= Text passage =
Function Caching on Disk

import qlat_utils as q

@q.pickle_cache("cache/my_results")
def expensive_sum(a, b):
    print("Computing...")
    return a + b

print(expensive_sum(3, 4))   # prints "Computing...", returns 7
print(expensive_sum(3, 4))   # no print, returns cached 7

LRU Caching with State

import qlat_utils as q

counter = 0

def my_state():
    return counter

@q.cache_call(maxsize=128, get_state=my_state)
def compute(x):
    print(f"Computing for x={x} at counter={counter}")
    return x ** 2

print(compute(5))           # computes: "Computing for x=5 at counter=0"
print(compute(5))           # cached, no print
counter = 1
print(compute(5))           # recomputes: "Computing for x=5 at counter=1"

Forced Recompute

@q.cache_call(maxsize=128, path="cache/force_demo")
def expensive(x):
    print("Work...")

= Listed records =
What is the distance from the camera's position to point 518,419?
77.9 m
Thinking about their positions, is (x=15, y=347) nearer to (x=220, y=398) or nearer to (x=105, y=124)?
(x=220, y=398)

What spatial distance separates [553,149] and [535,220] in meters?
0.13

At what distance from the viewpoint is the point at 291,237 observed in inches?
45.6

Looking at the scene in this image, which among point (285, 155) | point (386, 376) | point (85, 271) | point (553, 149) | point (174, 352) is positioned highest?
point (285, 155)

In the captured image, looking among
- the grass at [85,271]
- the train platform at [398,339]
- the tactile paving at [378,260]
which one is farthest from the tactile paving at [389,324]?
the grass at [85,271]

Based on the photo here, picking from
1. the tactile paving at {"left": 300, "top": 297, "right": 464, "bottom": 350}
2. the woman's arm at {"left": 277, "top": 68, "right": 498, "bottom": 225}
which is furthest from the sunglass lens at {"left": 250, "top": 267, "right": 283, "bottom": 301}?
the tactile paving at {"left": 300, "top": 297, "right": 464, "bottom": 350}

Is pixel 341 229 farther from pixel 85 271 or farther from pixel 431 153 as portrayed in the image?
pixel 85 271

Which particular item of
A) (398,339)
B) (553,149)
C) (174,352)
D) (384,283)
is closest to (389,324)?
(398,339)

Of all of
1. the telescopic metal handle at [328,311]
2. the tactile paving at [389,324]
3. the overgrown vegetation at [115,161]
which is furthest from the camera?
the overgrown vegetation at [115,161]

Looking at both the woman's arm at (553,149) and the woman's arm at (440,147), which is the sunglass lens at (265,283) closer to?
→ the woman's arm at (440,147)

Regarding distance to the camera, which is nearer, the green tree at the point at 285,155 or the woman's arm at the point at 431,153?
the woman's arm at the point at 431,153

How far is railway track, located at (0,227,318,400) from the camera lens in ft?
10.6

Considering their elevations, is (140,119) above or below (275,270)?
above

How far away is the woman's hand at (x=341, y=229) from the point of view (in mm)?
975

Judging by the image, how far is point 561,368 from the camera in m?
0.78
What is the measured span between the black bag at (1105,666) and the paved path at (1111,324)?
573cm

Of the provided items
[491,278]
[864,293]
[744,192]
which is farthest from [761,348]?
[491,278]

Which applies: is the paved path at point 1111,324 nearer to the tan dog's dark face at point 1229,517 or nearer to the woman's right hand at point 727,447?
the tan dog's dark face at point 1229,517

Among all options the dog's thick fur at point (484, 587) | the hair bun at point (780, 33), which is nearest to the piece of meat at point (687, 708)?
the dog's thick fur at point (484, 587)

= Exercise instructions =
(1) For each statement, say whether it agrees with the caching text. Answer yes or no and quote the words of the text that decide it.
(a) The second call to expensive_sum(3, 4) prints "Computing...".
(b) The compute function is cached with a maxsize of 128.
(c) After counter is set to 1, calling compute(5) recomputes the result.
(2) Select every line of the rows that contains the word "vegetation".
The rows have nothing to do with the caching text.

= Answers below =
(1)
(a) No: "# no print, returns cached 7"
(b) Yes: "@q.cache_call(maxsize=128, get_state=my_state)"
(c) Yes: "# recomputes: "Computing for x=5 at counter=1""

(2)
3. the overgrown vegetation at [115,161]
the overgrown vegetation at [115,161]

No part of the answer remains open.